Les douanes ont saisi plus de 430.000 produits contrefaits en Belgique lors de l'année 2016. Le tout pour une valeur marchande de 16 millions d'euros. En un an, les saisies ont augmenté de 36%. Nos journalistes Benjamin Samyn et Emmanuel Tallarico ont pu pénétrer dans le bâtiment où sont stockés les biens saisis.

Notre équipe a rencontré Jannick Grooten, le coordinateur de la cellule contrefaçon. Il a emmené nos journalistes dans un hangar situé dans un lieu tenu secret. C'est dans ce bâtiment que se trouvent l'ensemble des saisies non détruites réalisées par l'inspection économique.

Dans les stocks, on trouve de tout… même si l'on constate certaines tendances actuelles. "Cette année-ci il y a surtout des contrefaçons dans les produits de luxe, les grandes marques. Mais aussi des coques de GSM ou des pièces de GSM pour réparer les smartphones… C'est vraiment un peu de tout", confie l'inspecteur-coordinateur de la cellule contrefaçon du SPF Economie.


Les étiquettes sont rajoutées en Belgique

Dans les allées du hangar se trouvent aussi des contrefaçons étonnantes comme du produit à lessiver ou des tronçonneuses. Les pièces proviennent souvent d'Asie ou de Turquie, et des étiquettes y sont ensuite rajoutées dans les ateliers belges. "Ils envoient de grands containers avec des manteaux, des jeans, etc. sans marque dessus, et des petits paquets avec des labels (ndlr: des étiquettes) qui sont mis sur les vêtements", explique Jannick Grooten.

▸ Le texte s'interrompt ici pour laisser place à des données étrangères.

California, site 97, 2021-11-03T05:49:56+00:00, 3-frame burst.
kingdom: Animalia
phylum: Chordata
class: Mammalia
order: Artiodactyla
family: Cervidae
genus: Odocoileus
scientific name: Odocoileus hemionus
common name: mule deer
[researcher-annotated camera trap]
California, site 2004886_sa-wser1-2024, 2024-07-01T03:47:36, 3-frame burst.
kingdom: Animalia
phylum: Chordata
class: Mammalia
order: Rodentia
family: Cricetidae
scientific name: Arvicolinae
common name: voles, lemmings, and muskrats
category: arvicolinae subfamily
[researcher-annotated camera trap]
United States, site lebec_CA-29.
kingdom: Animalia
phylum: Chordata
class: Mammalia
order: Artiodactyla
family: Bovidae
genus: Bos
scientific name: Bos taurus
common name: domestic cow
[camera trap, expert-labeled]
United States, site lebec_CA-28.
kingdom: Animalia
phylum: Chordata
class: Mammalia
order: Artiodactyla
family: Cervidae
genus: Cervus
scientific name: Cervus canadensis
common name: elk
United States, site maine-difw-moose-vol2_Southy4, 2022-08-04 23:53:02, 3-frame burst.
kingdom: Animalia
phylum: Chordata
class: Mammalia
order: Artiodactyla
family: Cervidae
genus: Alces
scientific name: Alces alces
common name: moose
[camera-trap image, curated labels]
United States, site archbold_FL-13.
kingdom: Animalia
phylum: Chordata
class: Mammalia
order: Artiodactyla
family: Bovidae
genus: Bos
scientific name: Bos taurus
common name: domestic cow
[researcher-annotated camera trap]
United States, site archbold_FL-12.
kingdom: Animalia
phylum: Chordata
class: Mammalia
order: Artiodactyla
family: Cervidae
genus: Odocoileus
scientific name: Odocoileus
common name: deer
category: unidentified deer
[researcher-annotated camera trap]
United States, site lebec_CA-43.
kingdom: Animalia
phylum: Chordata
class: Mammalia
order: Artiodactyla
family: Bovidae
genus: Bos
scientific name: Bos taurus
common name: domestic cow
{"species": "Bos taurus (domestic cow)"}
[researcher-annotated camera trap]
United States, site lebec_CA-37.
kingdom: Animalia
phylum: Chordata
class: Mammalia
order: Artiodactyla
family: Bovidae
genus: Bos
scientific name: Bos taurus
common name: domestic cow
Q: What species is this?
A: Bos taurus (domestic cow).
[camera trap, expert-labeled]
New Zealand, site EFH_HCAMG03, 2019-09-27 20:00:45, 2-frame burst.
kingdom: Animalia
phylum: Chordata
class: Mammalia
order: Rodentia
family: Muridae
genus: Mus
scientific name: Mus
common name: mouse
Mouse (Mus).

En plus des petits vendeurs, les autorités s'attaquent avec plus d'efficacité aux producteurs et aux distributeurs. C'est une raison de l'augmentation de 36% des saisies en 2016. La Belgique reste cependant une plaque tournante du trafic. "Nous sommes bien situés. Ça c'est positif. Mais pour les organisations criminelles, c'est aussi un atout pour organiser les actions criminelles ici", explique Kris Peeters, ministre de l'Emploi, de l'Economie et des Consommateurs.

Le prochain défi à relever est la lutte contre la vente de faux qui s'organise sur internet, par exemple sur les réseaux sociaux.